Plant aloe vera in loose, well-draining soil, such as cactus soil. It also thrives in sandy soils, so you can throw in some perlite or sand with a good-quality potting mix. If planting in pots, keep in mind that a 12-inch-tall aloe vera plant can easily thrive in a 6-inch pot.
Fertilize your aloe plant every couple months with a succulent fertilizer found at your local gardening store. If you live in optimum growing conditions (with little to moderate rainfall), fertilize only a couple times a year.
Water your aloe vera sparingly, as it doesn't need a lot. The soil also needs to completely dry out (which usually takes at least a week) before watering again. During the winter, water it even less, every three to four weeks.
Place your plant in a sunny spot. If you live in a cold environment, keep your aloe vera plant in a pot in a very sunny window sill. Because the plant contains more than 95 percent water, it is extremely susceptible to frost.
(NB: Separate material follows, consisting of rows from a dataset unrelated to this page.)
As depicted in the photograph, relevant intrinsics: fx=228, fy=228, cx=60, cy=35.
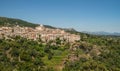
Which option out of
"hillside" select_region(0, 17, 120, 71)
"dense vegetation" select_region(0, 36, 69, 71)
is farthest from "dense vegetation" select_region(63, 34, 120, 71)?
"dense vegetation" select_region(0, 36, 69, 71)

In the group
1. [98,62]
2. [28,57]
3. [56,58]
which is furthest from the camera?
[56,58]

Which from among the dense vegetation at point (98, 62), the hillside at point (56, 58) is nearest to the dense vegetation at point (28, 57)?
the hillside at point (56, 58)

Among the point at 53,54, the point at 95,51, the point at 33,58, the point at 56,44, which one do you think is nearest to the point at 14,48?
the point at 33,58

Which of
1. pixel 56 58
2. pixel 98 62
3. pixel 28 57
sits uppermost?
pixel 28 57

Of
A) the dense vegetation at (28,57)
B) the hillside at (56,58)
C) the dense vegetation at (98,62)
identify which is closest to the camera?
the dense vegetation at (28,57)

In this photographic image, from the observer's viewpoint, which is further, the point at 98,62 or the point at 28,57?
the point at 98,62

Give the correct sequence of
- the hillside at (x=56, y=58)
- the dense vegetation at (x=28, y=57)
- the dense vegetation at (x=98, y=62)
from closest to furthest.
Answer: the dense vegetation at (x=28, y=57) < the hillside at (x=56, y=58) < the dense vegetation at (x=98, y=62)

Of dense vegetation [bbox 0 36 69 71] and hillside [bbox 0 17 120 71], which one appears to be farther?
hillside [bbox 0 17 120 71]

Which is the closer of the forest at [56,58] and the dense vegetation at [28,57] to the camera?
the dense vegetation at [28,57]

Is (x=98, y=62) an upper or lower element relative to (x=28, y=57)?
lower

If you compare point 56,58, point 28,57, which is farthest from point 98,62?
point 28,57

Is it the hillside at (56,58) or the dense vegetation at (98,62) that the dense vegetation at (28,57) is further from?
the dense vegetation at (98,62)

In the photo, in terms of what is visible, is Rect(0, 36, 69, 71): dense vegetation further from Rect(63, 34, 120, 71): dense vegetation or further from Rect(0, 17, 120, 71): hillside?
Rect(63, 34, 120, 71): dense vegetation

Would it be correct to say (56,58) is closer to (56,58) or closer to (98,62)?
(56,58)
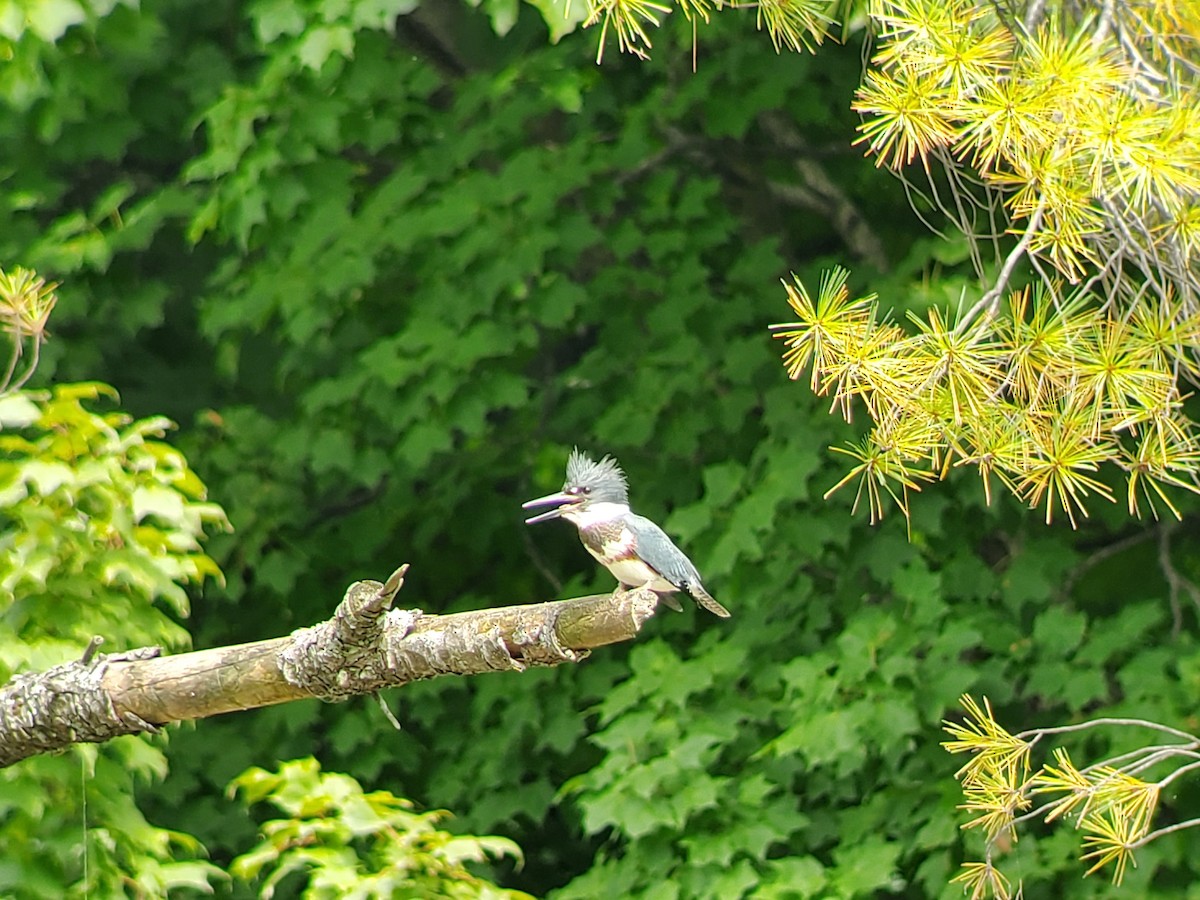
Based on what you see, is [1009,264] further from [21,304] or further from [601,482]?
[21,304]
Propagate your healthy aloe by removing the small offset shoots near the base of the plant with your hands or pruning scissors. Insert these into soil where you want them, and continue caring for those offshoots like the large plant.
Cut back aloe vera flowering shoots after they bloom, turn brown and die. These will be stick-like items that grow straight up into the air, very tall. Otherwise, the only requirement is to prune back dying or dead parts of the plant.